A assistência de Neymar para Rony colocou o Santos nas quartas da Copa do Brasil, mas a comemoração do camisa 10 após o apito final provocou uma troca de ofensas com dirigentes do Remo.
Neymar decide para o Santos, mas deixa o Remo em fúria no Mangueirão

Neymar decide para o Santos, mas deixa o Remo em fúria no Mangueirão
O Santos saiu de Belém com a vaga nas quartas de final da Copa do Brasil e o Remo com uma noite de frustração que extrapolou o placar. A assistência decisiva de Neymar virou, ao mesmo tempo, argumento de classificação santista e estopim de uma confusão no Mangueirão.

Em campo, a leitura santista é de sobrevivência com estrela. O time sofreu diante de um Remo agressivo, viu Gabriel Brazão trabalhar e Zé Welison acertar a trave, mas aproveitou a superioridade numérica após a expulsão de um jogador para crescer na partida.
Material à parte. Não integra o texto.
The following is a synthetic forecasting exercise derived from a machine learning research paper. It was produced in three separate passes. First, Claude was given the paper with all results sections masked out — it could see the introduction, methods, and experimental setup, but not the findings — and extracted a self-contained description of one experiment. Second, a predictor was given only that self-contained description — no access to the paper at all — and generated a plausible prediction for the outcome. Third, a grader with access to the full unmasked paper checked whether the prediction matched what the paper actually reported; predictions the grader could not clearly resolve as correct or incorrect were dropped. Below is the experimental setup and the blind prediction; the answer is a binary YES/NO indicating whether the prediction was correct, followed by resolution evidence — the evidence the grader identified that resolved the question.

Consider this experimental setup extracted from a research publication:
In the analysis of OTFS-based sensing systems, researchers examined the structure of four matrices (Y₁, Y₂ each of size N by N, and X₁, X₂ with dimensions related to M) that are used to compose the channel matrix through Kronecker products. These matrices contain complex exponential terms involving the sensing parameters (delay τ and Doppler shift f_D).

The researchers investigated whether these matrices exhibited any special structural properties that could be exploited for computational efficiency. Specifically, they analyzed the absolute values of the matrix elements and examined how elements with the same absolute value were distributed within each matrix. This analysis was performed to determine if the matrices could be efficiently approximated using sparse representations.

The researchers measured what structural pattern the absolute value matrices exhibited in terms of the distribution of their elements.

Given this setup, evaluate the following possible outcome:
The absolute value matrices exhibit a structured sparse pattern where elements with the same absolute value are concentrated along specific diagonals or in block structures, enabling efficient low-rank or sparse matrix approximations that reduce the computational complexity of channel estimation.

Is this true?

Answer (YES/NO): YES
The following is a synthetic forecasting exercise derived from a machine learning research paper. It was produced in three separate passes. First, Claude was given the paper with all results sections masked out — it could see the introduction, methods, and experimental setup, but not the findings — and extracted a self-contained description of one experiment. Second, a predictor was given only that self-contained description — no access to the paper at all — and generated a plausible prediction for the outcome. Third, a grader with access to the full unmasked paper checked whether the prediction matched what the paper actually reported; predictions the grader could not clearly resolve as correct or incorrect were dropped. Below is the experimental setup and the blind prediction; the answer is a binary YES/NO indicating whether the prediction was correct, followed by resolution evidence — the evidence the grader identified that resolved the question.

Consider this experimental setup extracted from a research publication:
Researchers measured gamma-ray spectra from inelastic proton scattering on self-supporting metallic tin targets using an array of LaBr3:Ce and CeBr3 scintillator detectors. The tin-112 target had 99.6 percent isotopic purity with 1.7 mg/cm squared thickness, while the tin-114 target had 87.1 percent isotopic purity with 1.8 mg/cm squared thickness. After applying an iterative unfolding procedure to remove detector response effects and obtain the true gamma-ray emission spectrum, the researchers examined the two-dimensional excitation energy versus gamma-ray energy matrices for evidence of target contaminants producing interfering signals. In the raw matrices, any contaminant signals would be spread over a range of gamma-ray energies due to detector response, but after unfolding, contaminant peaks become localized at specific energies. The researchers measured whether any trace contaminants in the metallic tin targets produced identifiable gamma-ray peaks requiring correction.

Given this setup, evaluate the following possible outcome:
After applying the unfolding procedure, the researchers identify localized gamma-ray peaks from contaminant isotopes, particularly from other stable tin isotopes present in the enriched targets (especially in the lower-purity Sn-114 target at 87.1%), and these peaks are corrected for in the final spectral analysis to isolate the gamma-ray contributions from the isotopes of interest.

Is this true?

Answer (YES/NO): NO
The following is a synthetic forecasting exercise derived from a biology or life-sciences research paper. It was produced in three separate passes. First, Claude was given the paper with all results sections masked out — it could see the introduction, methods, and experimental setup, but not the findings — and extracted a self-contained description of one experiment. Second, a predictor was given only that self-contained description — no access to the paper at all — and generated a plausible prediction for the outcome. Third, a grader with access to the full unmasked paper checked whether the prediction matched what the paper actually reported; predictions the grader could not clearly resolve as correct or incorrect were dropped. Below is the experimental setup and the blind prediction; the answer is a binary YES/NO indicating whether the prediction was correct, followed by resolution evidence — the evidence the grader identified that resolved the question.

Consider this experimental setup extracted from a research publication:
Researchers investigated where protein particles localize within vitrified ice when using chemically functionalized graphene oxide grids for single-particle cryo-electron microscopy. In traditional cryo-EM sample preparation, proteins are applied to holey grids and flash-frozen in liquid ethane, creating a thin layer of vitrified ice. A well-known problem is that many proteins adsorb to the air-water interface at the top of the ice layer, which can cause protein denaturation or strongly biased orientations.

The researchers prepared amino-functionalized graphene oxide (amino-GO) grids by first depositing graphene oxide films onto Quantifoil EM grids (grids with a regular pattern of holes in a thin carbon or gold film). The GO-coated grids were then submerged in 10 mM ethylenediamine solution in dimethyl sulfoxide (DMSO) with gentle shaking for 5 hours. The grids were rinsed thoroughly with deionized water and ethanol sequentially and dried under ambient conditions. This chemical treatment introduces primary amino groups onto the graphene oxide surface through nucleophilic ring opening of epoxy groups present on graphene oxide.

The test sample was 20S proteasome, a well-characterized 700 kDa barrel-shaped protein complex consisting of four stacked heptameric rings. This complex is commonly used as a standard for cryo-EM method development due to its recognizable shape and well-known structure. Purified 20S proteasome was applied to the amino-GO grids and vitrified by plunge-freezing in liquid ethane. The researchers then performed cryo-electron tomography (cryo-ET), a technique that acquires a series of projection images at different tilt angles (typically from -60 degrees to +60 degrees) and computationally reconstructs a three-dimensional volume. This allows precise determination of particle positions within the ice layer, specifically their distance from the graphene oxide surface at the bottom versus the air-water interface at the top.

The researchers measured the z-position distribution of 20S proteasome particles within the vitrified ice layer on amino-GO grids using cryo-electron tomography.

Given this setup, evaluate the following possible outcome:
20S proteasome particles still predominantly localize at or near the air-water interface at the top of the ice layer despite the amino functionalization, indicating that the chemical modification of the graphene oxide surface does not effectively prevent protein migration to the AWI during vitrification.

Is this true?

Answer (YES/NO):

Neymar, que chegou a Belém no próprio dia do duelo e entrou no segundo tempo, cruzou para Rony marcar o 1 a 0 — lance que confirmou a classificação mesmo sob vaias constantes.

Para o Remo, porém, o desfecho não se resumiu à eficiência do adversário. Após o apito final, Neymar comemorou perto do acesso aos vestiários, gritou “eliminado” em direção a pessoas ligadas ao clube paraense e respondeu às reações com provocações. O bate-boca, com as delegações separadas por grades, precisou ser contido.

O presidente remista Antônio Carlos Teixeira, o Tonhão, transformou a irritação em ataque frontal. Ele reconheceu “uma grande campanha”, mas disse haver “sentimento de ser prejudicado” e acusou o Santos de não precisar daquele tipo de conduta. Sobre Neymar, disparou: “Esse vagabundo desse Neymar, que é idolatrado por um bando de criança, fez as palhaçadas dele aqui e ainda veio provocar.”

O contraste resume a noite: para o Santos, Neymar foi o protagonista que precisava de um lance para decidir; para o Remo, o mesmo personagem ofuscou uma campanha competitiva com uma comemoração vista como desrespeitosa. A vaga ficou com o Peixe. A ferida, em Belém, ficou aberta.